EXTRACT TO READ -
━━━
Thursday, May 17, 2018

Digging through a lot of files

I have a scenario where I need to scan a lot of xmlfiles from elmah-logs in the size of 300 000 files.

Powershell was a fun project for this but couldn't really do the job due to performance issues.
When reading 300 000 files using powershell like example below, the script ran for 368 minutes.
$scriptPath = $(split-path -Parent $myinvocation.MyCommand.Definition)
$path = "C:\elmahFiles"
$savedObject = "$scriptPath\savedObjectLatestWeeks.csv"
$startTime = get-date
write-output "script started at $startTime"
$counter = 0
$collection = get-childitem -path $path
$object = @()
$endtime = get-date
write-output "Found $($collection.count) files. Time before starting foreach $(($endtime-$starttime).totalseconds) seconds"
foreach ($item in $collection) {
if ([math]::IEEERemainder($counter,1000) -eq 0) {write-output "Iteration $($counter)"}
[xml]$tempxml = get-content $item.VersionInfo.filename
Remove-Variable tempAllHttp,temphttpreferer,temphttpuseragent,tempscriptname,temphost,tempip -ErrorAction SilentlyContinue
$tempALLHTTP = ($tempxml.error.serverVariables.ChildNodes |where-object {$_.name -like "ALL_HTTP"}).value.string
$tempHttpReferer = ($tempxml.error.serverVariables.ChildNodes |where-object {$_.name -like "HTTP_REFERER"}).value.string
$tempHttpUserAgent = ($tempxml.error.serverVariables.ChildNodes |where-object {$_.name -like "HTTP_USER_AGENT"}).value.string
$tempScriptName = ($tempxml.error.serverVariables.ChildNodes |where-object {$_.name -like "SCRIPT_NAME"}).value.string
$tempHost = $tempxml.error.host
$tempIP =($tempxml.error.serverVariables.ChildNodes |where-object {$_.name -like "HTTP_X_FORWARDED_FOR"}).value.string
$tempObj = new-object PSObject -Property @{message=$tempxml.error.message; Time=$tempxml.error.time;Filepath=$($item.VersionInfo.filename);details=$tempxml.error.detail;AllHttp=$tempALLHTTP;HttpReferer=$tempHttpReferer;UserAgent=$tempHttpUserAgent;ScriptName=$tempScriptName;Host=$tempHost;origin=$tempip}
$object += $tempobj
$counter++
}
$endtime = get-date
write-output "Done collecting in $(($endtime-$starttime).totalseconds) seconds ($(($endtime-$starttime).totalminutes) minutes)"
$object |Export-Csv -Path $savedObject -Encoding UTF8


I tried running parallell jobs and using dotnet to read files instead but nothing could complete with using MS Logparser.
So enter Log Parser Studio.
This neat tool managed to comb through 300 000 files in 47 minutes instead!
It is a bit tricky to formulate the queries however. Heres an example of getting elmah logs where a variable named HTTP_REFERER contains a key value

select * FROM '[LOGFILEPATH]' where  string like '%http://www.mycompany.com/subsite%' and name like 'HTTP_REFERER'

So in conclusion for same set of 300 000 files
Powershell took 368 minutes
Log Parser Studio took 47 minutes

References:

Thursday, May 03, 2018

Using hashtables to combine values

For a job I needed a good way of combining a primary value with optional subvalues in a xml-file.
━━━
LISTED ENTRIES -

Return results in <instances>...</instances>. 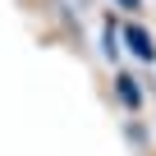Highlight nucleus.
<instances>
[{"label": "nucleus", "instance_id": "nucleus-1", "mask_svg": "<svg viewBox=\"0 0 156 156\" xmlns=\"http://www.w3.org/2000/svg\"><path fill=\"white\" fill-rule=\"evenodd\" d=\"M124 41H129V51H133L138 60H151V55H156L151 32H147V28H138V23H129V28H124Z\"/></svg>", "mask_w": 156, "mask_h": 156}, {"label": "nucleus", "instance_id": "nucleus-2", "mask_svg": "<svg viewBox=\"0 0 156 156\" xmlns=\"http://www.w3.org/2000/svg\"><path fill=\"white\" fill-rule=\"evenodd\" d=\"M115 87H119V97H124V106H129V110H138V101H142V97H138V83H133L129 73H115Z\"/></svg>", "mask_w": 156, "mask_h": 156}, {"label": "nucleus", "instance_id": "nucleus-3", "mask_svg": "<svg viewBox=\"0 0 156 156\" xmlns=\"http://www.w3.org/2000/svg\"><path fill=\"white\" fill-rule=\"evenodd\" d=\"M115 46H119L115 41V23H106V55H115Z\"/></svg>", "mask_w": 156, "mask_h": 156}, {"label": "nucleus", "instance_id": "nucleus-4", "mask_svg": "<svg viewBox=\"0 0 156 156\" xmlns=\"http://www.w3.org/2000/svg\"><path fill=\"white\" fill-rule=\"evenodd\" d=\"M115 5H119V9H138V5H142V0H115Z\"/></svg>", "mask_w": 156, "mask_h": 156}]
</instances>
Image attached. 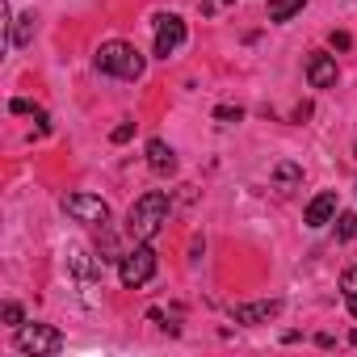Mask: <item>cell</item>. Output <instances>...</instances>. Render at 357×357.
<instances>
[{"label":"cell","mask_w":357,"mask_h":357,"mask_svg":"<svg viewBox=\"0 0 357 357\" xmlns=\"http://www.w3.org/2000/svg\"><path fill=\"white\" fill-rule=\"evenodd\" d=\"M130 135H135V122H122V126H114V135H109V139H114V143H126Z\"/></svg>","instance_id":"cell-19"},{"label":"cell","mask_w":357,"mask_h":357,"mask_svg":"<svg viewBox=\"0 0 357 357\" xmlns=\"http://www.w3.org/2000/svg\"><path fill=\"white\" fill-rule=\"evenodd\" d=\"M185 38H190V30H185V22L176 17V13H160L155 17V55L160 59L176 55V51L185 47Z\"/></svg>","instance_id":"cell-6"},{"label":"cell","mask_w":357,"mask_h":357,"mask_svg":"<svg viewBox=\"0 0 357 357\" xmlns=\"http://www.w3.org/2000/svg\"><path fill=\"white\" fill-rule=\"evenodd\" d=\"M168 194H160V190H147L135 206H130V215H126V236L130 240H155L160 231H164V223H168Z\"/></svg>","instance_id":"cell-1"},{"label":"cell","mask_w":357,"mask_h":357,"mask_svg":"<svg viewBox=\"0 0 357 357\" xmlns=\"http://www.w3.org/2000/svg\"><path fill=\"white\" fill-rule=\"evenodd\" d=\"M273 185H278L282 194L298 190V185H303V164H294V160H278V164H273Z\"/></svg>","instance_id":"cell-11"},{"label":"cell","mask_w":357,"mask_h":357,"mask_svg":"<svg viewBox=\"0 0 357 357\" xmlns=\"http://www.w3.org/2000/svg\"><path fill=\"white\" fill-rule=\"evenodd\" d=\"M63 211L76 223H89V227H105L109 223V202L97 198V194H63Z\"/></svg>","instance_id":"cell-5"},{"label":"cell","mask_w":357,"mask_h":357,"mask_svg":"<svg viewBox=\"0 0 357 357\" xmlns=\"http://www.w3.org/2000/svg\"><path fill=\"white\" fill-rule=\"evenodd\" d=\"M215 5H236V0H202V9H215Z\"/></svg>","instance_id":"cell-22"},{"label":"cell","mask_w":357,"mask_h":357,"mask_svg":"<svg viewBox=\"0 0 357 357\" xmlns=\"http://www.w3.org/2000/svg\"><path fill=\"white\" fill-rule=\"evenodd\" d=\"M72 269H76V278H97V273H101V257L93 261L89 252H76V257H72Z\"/></svg>","instance_id":"cell-16"},{"label":"cell","mask_w":357,"mask_h":357,"mask_svg":"<svg viewBox=\"0 0 357 357\" xmlns=\"http://www.w3.org/2000/svg\"><path fill=\"white\" fill-rule=\"evenodd\" d=\"M303 9H307V0H269V22L282 26V22H290L294 13H303Z\"/></svg>","instance_id":"cell-12"},{"label":"cell","mask_w":357,"mask_h":357,"mask_svg":"<svg viewBox=\"0 0 357 357\" xmlns=\"http://www.w3.org/2000/svg\"><path fill=\"white\" fill-rule=\"evenodd\" d=\"M118 278H122L126 290H139V286H147L155 278V248H151V240H135V248L122 252Z\"/></svg>","instance_id":"cell-3"},{"label":"cell","mask_w":357,"mask_h":357,"mask_svg":"<svg viewBox=\"0 0 357 357\" xmlns=\"http://www.w3.org/2000/svg\"><path fill=\"white\" fill-rule=\"evenodd\" d=\"M307 84L311 89H332L336 84V59L328 51H311L307 55Z\"/></svg>","instance_id":"cell-7"},{"label":"cell","mask_w":357,"mask_h":357,"mask_svg":"<svg viewBox=\"0 0 357 357\" xmlns=\"http://www.w3.org/2000/svg\"><path fill=\"white\" fill-rule=\"evenodd\" d=\"M332 47H336V51H349V47H353V38H349L344 30H332Z\"/></svg>","instance_id":"cell-20"},{"label":"cell","mask_w":357,"mask_h":357,"mask_svg":"<svg viewBox=\"0 0 357 357\" xmlns=\"http://www.w3.org/2000/svg\"><path fill=\"white\" fill-rule=\"evenodd\" d=\"M30 38H34V13H22V17L13 22V34H9V47H30Z\"/></svg>","instance_id":"cell-14"},{"label":"cell","mask_w":357,"mask_h":357,"mask_svg":"<svg viewBox=\"0 0 357 357\" xmlns=\"http://www.w3.org/2000/svg\"><path fill=\"white\" fill-rule=\"evenodd\" d=\"M353 344H357V332H353Z\"/></svg>","instance_id":"cell-23"},{"label":"cell","mask_w":357,"mask_h":357,"mask_svg":"<svg viewBox=\"0 0 357 357\" xmlns=\"http://www.w3.org/2000/svg\"><path fill=\"white\" fill-rule=\"evenodd\" d=\"M5 324H9V328H22V324H26V311H22L17 303H5Z\"/></svg>","instance_id":"cell-18"},{"label":"cell","mask_w":357,"mask_h":357,"mask_svg":"<svg viewBox=\"0 0 357 357\" xmlns=\"http://www.w3.org/2000/svg\"><path fill=\"white\" fill-rule=\"evenodd\" d=\"M215 122H227V126H231V122H244V109H240V105H219V109H215Z\"/></svg>","instance_id":"cell-17"},{"label":"cell","mask_w":357,"mask_h":357,"mask_svg":"<svg viewBox=\"0 0 357 357\" xmlns=\"http://www.w3.org/2000/svg\"><path fill=\"white\" fill-rule=\"evenodd\" d=\"M143 68H147V59H143L130 43H122V38L101 43V51H97V72H105V76H118V80H139V76H143Z\"/></svg>","instance_id":"cell-2"},{"label":"cell","mask_w":357,"mask_h":357,"mask_svg":"<svg viewBox=\"0 0 357 357\" xmlns=\"http://www.w3.org/2000/svg\"><path fill=\"white\" fill-rule=\"evenodd\" d=\"M336 211H340V202H336V194H332V190H324V194H315V198L307 202V215H303V223L319 231V227H328V223L336 219Z\"/></svg>","instance_id":"cell-8"},{"label":"cell","mask_w":357,"mask_h":357,"mask_svg":"<svg viewBox=\"0 0 357 357\" xmlns=\"http://www.w3.org/2000/svg\"><path fill=\"white\" fill-rule=\"evenodd\" d=\"M147 168H151L155 176H172V172H176V151H172L164 139H151V143H147Z\"/></svg>","instance_id":"cell-9"},{"label":"cell","mask_w":357,"mask_h":357,"mask_svg":"<svg viewBox=\"0 0 357 357\" xmlns=\"http://www.w3.org/2000/svg\"><path fill=\"white\" fill-rule=\"evenodd\" d=\"M332 223H336V240H340V244L357 236V215H353V211H336V219H332Z\"/></svg>","instance_id":"cell-15"},{"label":"cell","mask_w":357,"mask_h":357,"mask_svg":"<svg viewBox=\"0 0 357 357\" xmlns=\"http://www.w3.org/2000/svg\"><path fill=\"white\" fill-rule=\"evenodd\" d=\"M278 311H282V303H278V298L244 303V307H236V324H269V319H273Z\"/></svg>","instance_id":"cell-10"},{"label":"cell","mask_w":357,"mask_h":357,"mask_svg":"<svg viewBox=\"0 0 357 357\" xmlns=\"http://www.w3.org/2000/svg\"><path fill=\"white\" fill-rule=\"evenodd\" d=\"M340 294H344V307H349V315L357 319V265H349V269L340 273Z\"/></svg>","instance_id":"cell-13"},{"label":"cell","mask_w":357,"mask_h":357,"mask_svg":"<svg viewBox=\"0 0 357 357\" xmlns=\"http://www.w3.org/2000/svg\"><path fill=\"white\" fill-rule=\"evenodd\" d=\"M17 349L34 353V357H55V353H63V332L51 328V324H22L17 328Z\"/></svg>","instance_id":"cell-4"},{"label":"cell","mask_w":357,"mask_h":357,"mask_svg":"<svg viewBox=\"0 0 357 357\" xmlns=\"http://www.w3.org/2000/svg\"><path fill=\"white\" fill-rule=\"evenodd\" d=\"M34 109H38V105H30V101H22V97L9 101V114H34Z\"/></svg>","instance_id":"cell-21"}]
</instances>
━━━
GIVEN INSTRUCTION A - In the scripting blog, list every server variable name that the PowerShell script filters on when it reads the serverVariables nodes.
GIVEN INSTRUCTION B - According to the scripting blog, why could PowerShell not really handle scanning the 300 000 elmah files? Answer in one to three sentences.
GIVEN INSTRUCTION C - Carry the scripting blog forward from its last sentence.

RIGHT ANSWER A - ALL_HTTP, HTTP_REFERER, HTTP_USER_AGENT, SCRIPT_NAME, HTTP_X_FORWARDED_FOR

RIGHT ANSWER B - PowerShell had performance issues: reading the 300 000 files with the script took 368 minutes. Log Parser Studio processed the same set in 47 minutes.

RIGHT ANSWER C -
Below is an example of how to extract attributes from a xmlelement into a hashtable and then join two hashtables into one. I couldn't find a method for extracting elements on the web, folks usually goes with subnodes instead of attributes. I'm partial to attributes and had to get creative, but the solution was quite simple. The Attributes from the element only show the actual elements from the xmlfile. Its not obvious when browsing the object that -name property can be lifted, but here it's used for creating a new hashtable-row



Samplescript for proof of concept
$ScriptPath = $(split-path -Parent $myinvocation.MyCommand.Definition)
Import-Module "$($ScriptPath)\Tools.psm1" -force
[xml]$xml = get-content -path "$($scriptPath)\websiteNodes.xml"
$nodes = $xml.SelectNodes("//webSites/webSite")
$collection = @()
foreach ($node in $nodes) {
$propertyDefault = @{url="test";name="test2";else="else"}
$propertyTemp = convert-xmlAttribToHash -xmlElement $node
$newProperty = Join-Hashtable -master $propertyTemp -child $propertyDefault
$object = new-object PSObject -Property $newProperty
$collection += $object
}
$collection[0]
Function Join-Hashtable {
[cmdletbinding()]
Param (
[hashtable]$Master,
[hashtable]$Child
)
#create clones of hashtables so originals are not modified
$Primary = $master.Clone()
$Secondary = $child.Clone()
#check for any duplicate keys
$duplicates = $Primary.keys | where {$Secondary.ContainsKey($_)}
if ($duplicates) {
foreach ($item in $duplicates) {
$Secondary.Remove($item)
}
}
#join the two hash tables
$result = $Primary+$Secondary
return $result
} #end Join-Hashtable
function convert-xmlAttribToHash {
param(
$xmlElement
)
$hashTable = @{}
foreach ($attrib in $xmlElement.Attributes) {
$hashTable.$($attrib.name) = $attrib.value
}
return $hashTable
}
view raw Tools.psm1 hosted with ❤ by GitHub
<webSites rootUrl="https://portal.mycompany.com/subsites/mastersite" defaultLanguage="1053" useParentTopNav="true" defaultTemplate="STS#0">
<webSite name="MerSupport" url="/support/mersupport" language="1033" />
<webSite name="Support" url="/support" language="1033" />
<webSite name="Support3" url="/support3" />
</webSites>


This eventually led to createwebsFromStructure.ps1 that uses powershell splatting to build commands with the resulting hashtable.

Add-PSSnapin microsoft.sharepoint.powershell
$scriptPath = $(split-path -Parent $MyInvocation.MyCommand.Definition)
Import-Module "$($scriptPath)\Tools.psm1"
$xmlStructureName = "webSiteNodes.xml"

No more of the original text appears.